7. The image display controlling device according to claim 6, further comprising

an overlay buffer unit retaining the data to be overlaid, wherein

said data output control unit sequentially transfers the data to be overlaid retained in said overlay buffer unit to said overlay unit, in synchronization with unit data readout from said data buffer unit.

8. An image display controlling method, comprising the steps of:

retaining unit data decoded sequentially by a JPEG decoder in a data buffer unit which has memory capacity equal to or larger than capacity to store the unit data and smaller than capacity to store a screenful of image data on a display device; and

sequentially reading the unit data retained sequentially in said data buffer unit, and outputting read unit data to said display device together with data indicating display positions on said display device.

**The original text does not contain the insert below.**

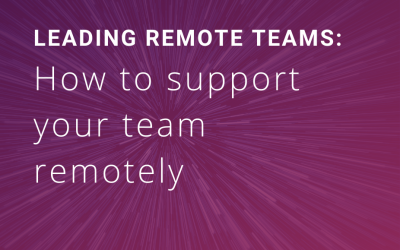 Leading remote teams: How to support your team remotely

9. The image display controlling method according to claim 8, further comprising the step of

controlling transfer of the unit data from said data buffer unit to said display device and writing of new unit data to said data buffer unit, in accordance with the unit data output operation of said JPEG decoder.

10. The image display controlling method according to claim 8, further comprising the step of

repetitively outputting image data corresponding to one line of the unit data and start position data a number of times equal to a total number of lines of the unit data, the start position data indicating a position to start a display of the one line of the unit data, wherein

the unit data is pixel data for displaying an image in a rectangular area formed of a plurality of pixel lines.

11. The image display controlling method according to claim 8, wherein the unit data is MCU data.

12. The image display controlling method according to claim 8, wherein the memory capacity of said data buffer unit is equal to the memory capacity to store the unit data.

13. The image display controlling method according to claim 8, comprising the steps of:

receiving data to be overlaid and the unit data outputted from said data buffer unit, and overlaying received data to be overlaid on the unit data; and

sequentially outputting overlaid overlay data to said display device.

14. The image display controlling method according to claim 13, further comprising the steps of

sequentially transferring the data to be overlaid retained in an overlay buffer unit to an overlay unit, in synchronization with unit data readout from said data buffer unit, wherein

the overlay unit overlays received data to be overlaid on the unit data.